Excerpt =>
┄┄┄┄┄┄┄┄┄┄┄┄┄┄┄┄┄┄┄┄
Here's are a few things to look for:
Inspect each blade visually to make sure that there aren't any chips on the face, sides or top of any teeth, and that there are not any cracks in the carbide. (To make sure the sharpener checked them and didn't just run the sucker)
If you get teeth replaced, check the weld to make sure it is solid, and that the steel behind the carbide is not discolored. If it is blued, the tooth in question may have lost it's temper, and you could lose the tip right away. It might be ok, but why risk it if you have a choice? You can also look at the bottom of the face where there is usually a small bevel, and make sure it is perpendicular to the blade itself. Carbide is only strong in one direction, and it should be oriented properly. Even if the orientation is good enough to work, a sloppy mounting is not a good sign.
┄┄┄┄┄┄┄┄┄┄┄┄┄┄┄┄┄┄┄┄
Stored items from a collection

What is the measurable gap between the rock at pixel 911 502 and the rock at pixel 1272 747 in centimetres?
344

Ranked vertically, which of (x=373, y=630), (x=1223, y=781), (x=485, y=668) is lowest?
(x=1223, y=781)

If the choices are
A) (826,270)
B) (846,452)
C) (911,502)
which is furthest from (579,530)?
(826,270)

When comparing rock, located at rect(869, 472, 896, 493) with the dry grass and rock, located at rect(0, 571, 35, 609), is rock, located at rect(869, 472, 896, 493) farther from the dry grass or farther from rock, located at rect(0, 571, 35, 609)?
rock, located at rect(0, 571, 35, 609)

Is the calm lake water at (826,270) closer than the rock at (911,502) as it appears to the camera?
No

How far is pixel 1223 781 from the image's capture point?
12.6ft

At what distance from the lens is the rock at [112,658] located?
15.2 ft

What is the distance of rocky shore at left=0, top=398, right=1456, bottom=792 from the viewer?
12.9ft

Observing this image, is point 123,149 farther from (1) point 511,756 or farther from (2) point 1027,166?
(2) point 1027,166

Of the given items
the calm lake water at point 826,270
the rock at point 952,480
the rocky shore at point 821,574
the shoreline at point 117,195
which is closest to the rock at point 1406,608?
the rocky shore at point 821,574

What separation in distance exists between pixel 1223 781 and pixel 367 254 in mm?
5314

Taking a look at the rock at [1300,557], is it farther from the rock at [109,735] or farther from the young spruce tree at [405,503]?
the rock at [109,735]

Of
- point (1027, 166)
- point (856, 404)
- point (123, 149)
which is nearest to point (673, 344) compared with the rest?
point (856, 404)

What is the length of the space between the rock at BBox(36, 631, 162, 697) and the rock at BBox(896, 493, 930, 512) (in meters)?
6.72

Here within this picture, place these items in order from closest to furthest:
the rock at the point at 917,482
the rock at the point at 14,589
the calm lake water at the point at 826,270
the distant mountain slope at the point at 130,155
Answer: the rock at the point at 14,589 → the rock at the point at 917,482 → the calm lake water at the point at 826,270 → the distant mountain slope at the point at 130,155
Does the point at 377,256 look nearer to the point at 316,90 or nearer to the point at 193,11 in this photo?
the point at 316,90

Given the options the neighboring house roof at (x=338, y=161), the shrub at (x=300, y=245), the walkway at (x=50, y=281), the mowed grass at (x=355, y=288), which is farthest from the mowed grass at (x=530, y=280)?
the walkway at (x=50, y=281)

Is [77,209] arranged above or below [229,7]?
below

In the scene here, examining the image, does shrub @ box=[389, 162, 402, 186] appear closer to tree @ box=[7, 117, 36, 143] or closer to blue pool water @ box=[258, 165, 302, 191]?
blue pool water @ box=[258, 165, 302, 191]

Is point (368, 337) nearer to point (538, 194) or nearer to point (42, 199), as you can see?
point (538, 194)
┄┄┄┄┄┄┄┄┄┄┄┄┄┄┄┄┄┄┄┄
To be done =>
- a) Give the stretch of the blade-inspection text from "Here's are a" through "a good sign." again, switching "blade" to "disc".
- b) Print the rows word for word, covering the stretch from the line containing "In the scene" through the end of the rows.

Task-by-task outputs =>
- a)
Here's are a few things to look for:
Inspect each disc visually to make sure that there aren't any chips on the face, sides or top of any teeth, and that there are not any cracks in the carbide. (To make sure the sharpener checked them and didn't just run the sucker)
If you get teeth replaced, check the weld to make sure it is solid, and that the steel behind the carbide is not discolored. If it is blued, the tooth in question may have lost it's temper, and you could lose the tip right away. It might be ok, but why risk it if you have a choice? You can also look at the bottom of the face where there is usually a small bevel, and make sure it is perpendicular to the disc itself. Carbide is only strong in one direction, and it should be oriented properly. Even if the orientation is good enough to work, a sloppy mounting is not a good sign.

- b)
In the scene here, examining the image, does shrub @ box=[389, 162, 402, 186] appear closer to tree @ box=[7, 117, 36, 143] or closer to blue pool water @ box=[258, 165, 302, 191]?
blue pool water @ box=[258, 165, 302, 191]

Is point (368, 337) nearer to point (538, 194) or nearer to point (42, 199), as you can see?
point (538, 194)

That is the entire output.